◆ **WORK TO COMPLETE**: Copy out word for word every line from the one containing "In this image, would" through the last line of the items below, both ends included.
▼
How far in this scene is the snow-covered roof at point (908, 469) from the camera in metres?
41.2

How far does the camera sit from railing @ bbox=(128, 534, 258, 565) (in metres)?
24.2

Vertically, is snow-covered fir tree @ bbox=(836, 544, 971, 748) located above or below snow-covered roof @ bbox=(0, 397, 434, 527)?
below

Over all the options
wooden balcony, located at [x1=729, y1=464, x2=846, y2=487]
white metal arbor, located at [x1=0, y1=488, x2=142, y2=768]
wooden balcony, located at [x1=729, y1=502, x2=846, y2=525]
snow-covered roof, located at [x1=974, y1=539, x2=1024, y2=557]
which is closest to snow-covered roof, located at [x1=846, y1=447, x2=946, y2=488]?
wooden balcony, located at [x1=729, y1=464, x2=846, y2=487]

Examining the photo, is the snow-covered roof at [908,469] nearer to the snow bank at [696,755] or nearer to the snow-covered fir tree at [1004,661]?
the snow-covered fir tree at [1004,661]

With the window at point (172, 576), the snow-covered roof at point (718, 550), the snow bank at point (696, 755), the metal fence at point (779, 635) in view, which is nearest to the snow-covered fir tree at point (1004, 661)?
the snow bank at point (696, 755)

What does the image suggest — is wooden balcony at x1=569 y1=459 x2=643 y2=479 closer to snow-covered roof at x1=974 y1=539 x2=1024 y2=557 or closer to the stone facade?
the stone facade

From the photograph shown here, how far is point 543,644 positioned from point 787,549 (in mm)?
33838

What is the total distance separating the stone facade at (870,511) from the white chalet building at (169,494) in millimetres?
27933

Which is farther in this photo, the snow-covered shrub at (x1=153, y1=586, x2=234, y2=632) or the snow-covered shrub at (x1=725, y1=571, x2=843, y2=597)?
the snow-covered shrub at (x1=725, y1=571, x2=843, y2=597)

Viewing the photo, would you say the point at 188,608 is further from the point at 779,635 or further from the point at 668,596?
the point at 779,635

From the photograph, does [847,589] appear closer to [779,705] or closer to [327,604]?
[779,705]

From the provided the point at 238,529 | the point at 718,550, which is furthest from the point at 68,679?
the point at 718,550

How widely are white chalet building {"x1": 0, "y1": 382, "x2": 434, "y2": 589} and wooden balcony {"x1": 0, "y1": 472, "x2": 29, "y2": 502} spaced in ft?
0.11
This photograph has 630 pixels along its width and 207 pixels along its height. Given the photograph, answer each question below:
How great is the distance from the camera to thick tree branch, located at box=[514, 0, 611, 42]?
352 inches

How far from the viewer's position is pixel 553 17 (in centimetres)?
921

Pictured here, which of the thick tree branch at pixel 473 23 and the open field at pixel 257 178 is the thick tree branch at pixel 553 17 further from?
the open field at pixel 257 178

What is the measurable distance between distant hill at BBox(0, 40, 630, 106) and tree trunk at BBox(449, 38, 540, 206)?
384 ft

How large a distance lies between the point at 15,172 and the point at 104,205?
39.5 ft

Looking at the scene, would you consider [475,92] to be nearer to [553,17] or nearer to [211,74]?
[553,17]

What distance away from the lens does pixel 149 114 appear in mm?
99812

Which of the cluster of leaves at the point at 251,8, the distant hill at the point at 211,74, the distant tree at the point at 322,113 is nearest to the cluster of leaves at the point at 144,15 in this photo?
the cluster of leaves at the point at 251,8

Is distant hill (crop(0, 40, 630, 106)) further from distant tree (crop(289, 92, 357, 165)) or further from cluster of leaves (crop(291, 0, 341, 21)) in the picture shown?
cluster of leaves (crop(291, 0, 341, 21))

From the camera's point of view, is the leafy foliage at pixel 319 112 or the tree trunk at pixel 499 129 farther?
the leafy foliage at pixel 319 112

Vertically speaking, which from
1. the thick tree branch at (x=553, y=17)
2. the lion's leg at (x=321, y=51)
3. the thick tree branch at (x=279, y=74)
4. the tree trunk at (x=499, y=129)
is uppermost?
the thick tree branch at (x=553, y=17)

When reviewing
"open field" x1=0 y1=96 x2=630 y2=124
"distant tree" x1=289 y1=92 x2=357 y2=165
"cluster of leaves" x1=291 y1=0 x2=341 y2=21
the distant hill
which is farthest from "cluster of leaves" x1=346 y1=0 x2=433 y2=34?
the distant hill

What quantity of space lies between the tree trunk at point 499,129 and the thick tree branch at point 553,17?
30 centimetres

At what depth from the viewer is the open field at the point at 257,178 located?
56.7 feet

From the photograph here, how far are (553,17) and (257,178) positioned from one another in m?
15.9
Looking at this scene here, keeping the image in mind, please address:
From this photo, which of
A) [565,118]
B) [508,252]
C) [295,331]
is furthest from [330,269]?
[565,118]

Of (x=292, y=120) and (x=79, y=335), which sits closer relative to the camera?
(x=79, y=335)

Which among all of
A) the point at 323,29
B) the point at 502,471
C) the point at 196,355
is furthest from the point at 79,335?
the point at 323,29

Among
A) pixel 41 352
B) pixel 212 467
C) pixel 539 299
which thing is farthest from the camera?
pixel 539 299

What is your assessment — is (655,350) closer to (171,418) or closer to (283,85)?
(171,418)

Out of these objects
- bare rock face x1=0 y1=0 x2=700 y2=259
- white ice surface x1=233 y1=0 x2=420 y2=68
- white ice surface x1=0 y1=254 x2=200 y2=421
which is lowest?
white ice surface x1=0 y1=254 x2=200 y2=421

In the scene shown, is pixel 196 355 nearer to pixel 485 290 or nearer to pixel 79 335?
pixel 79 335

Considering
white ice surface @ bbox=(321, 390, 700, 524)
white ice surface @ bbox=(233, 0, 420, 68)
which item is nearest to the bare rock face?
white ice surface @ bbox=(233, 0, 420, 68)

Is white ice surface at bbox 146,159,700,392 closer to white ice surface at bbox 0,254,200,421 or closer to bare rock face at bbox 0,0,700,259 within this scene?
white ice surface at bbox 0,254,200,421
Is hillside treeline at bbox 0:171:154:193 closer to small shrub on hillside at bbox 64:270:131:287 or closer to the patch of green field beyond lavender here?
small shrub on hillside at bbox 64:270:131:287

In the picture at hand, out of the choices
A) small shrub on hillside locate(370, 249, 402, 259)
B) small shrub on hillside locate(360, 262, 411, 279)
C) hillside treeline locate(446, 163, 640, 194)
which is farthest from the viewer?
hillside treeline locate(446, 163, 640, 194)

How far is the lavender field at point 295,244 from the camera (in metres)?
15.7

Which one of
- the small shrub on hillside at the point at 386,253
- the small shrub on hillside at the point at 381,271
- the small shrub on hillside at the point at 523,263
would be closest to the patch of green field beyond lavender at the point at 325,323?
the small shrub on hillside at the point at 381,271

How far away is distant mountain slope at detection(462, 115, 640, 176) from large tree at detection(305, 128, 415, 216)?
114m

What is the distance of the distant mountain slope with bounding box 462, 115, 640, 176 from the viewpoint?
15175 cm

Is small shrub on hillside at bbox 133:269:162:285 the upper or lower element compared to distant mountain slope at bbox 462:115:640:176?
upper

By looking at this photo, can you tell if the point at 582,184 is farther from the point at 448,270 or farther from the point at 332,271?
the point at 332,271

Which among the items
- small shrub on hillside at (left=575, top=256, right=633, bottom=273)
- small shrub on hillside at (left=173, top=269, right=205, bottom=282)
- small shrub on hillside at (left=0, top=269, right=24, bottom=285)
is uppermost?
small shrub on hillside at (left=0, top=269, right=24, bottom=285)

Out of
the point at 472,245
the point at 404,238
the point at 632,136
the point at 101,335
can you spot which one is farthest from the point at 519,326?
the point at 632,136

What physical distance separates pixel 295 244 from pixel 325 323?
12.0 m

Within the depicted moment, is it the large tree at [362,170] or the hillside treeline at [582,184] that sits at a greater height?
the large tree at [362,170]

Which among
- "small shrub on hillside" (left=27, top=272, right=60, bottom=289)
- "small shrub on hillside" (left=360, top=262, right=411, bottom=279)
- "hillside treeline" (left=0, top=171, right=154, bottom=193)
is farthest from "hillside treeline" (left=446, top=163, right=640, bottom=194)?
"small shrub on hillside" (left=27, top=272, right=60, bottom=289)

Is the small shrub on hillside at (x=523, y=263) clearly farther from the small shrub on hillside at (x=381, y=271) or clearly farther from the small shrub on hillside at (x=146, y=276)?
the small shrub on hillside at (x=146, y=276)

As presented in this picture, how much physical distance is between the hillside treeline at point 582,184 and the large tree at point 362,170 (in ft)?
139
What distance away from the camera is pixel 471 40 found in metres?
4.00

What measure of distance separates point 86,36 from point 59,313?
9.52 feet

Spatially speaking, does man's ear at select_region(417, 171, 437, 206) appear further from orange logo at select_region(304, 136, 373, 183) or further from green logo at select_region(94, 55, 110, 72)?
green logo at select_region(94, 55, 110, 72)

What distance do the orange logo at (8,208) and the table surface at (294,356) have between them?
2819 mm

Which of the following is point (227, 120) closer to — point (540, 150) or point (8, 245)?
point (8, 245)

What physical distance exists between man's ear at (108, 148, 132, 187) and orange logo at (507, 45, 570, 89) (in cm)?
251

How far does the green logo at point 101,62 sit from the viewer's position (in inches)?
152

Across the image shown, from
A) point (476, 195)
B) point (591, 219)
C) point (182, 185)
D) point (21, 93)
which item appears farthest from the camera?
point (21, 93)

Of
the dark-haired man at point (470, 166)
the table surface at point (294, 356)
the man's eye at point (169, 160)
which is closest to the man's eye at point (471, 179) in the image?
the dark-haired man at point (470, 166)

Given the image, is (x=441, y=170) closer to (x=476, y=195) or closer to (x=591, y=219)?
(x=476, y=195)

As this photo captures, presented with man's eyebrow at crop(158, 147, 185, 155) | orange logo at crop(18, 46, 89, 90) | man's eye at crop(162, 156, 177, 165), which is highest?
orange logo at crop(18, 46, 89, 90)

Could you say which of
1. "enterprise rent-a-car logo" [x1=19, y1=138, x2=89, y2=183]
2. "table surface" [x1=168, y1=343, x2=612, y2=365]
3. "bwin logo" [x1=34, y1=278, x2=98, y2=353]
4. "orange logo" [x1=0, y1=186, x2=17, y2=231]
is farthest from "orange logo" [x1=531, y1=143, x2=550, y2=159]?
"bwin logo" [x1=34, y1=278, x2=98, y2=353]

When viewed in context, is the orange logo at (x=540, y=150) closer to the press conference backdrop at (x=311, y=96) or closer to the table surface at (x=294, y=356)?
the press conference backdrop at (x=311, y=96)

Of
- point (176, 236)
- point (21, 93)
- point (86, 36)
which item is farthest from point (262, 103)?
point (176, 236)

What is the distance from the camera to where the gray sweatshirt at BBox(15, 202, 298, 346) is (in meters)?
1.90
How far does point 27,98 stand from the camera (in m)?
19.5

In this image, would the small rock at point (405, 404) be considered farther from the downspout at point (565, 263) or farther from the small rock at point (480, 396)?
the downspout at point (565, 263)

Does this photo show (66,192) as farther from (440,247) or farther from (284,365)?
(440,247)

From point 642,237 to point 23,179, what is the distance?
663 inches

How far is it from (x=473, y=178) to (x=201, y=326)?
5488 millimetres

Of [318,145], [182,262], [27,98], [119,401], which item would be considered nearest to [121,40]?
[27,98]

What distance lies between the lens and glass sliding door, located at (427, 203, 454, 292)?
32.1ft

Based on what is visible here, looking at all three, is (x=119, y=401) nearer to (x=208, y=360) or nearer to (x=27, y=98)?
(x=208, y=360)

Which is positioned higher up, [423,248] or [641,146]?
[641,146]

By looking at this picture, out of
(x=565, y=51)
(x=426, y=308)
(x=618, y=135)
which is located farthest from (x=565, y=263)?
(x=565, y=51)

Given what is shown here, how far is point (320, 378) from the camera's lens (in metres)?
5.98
▲
◆ **TASK SOLUTION**:
In this image, would the small rock at point (405, 404) be considered farther from the downspout at point (565, 263) or farther from the small rock at point (480, 396)?
the downspout at point (565, 263)

Does this photo show (66,192) as farther from (440,247) or farther from (284,365)?
(440,247)

From point 642,237 to point 23,179, what is the distance?
663 inches

How far is it from (x=473, y=178) to (x=201, y=326)?
5488 millimetres

Of [318,145], [182,262], [27,98], [119,401], which item would be considered nearest to [121,40]?
[27,98]

What distance lies between the lens and glass sliding door, located at (427, 203, 454, 292)?
32.1ft

Based on what is visible here, looking at all three, is (x=119, y=401) nearer to (x=208, y=360) or nearer to (x=27, y=98)?
(x=208, y=360)

Which is positioned higher up, [423,248] or [641,146]?
[641,146]

By looking at this picture, out of
(x=565, y=51)
(x=426, y=308)
(x=618, y=135)
which is located farthest from (x=565, y=263)?
(x=565, y=51)

Given what is shown here, how far is point (320, 378) from the camera's lens (in metres)?
5.98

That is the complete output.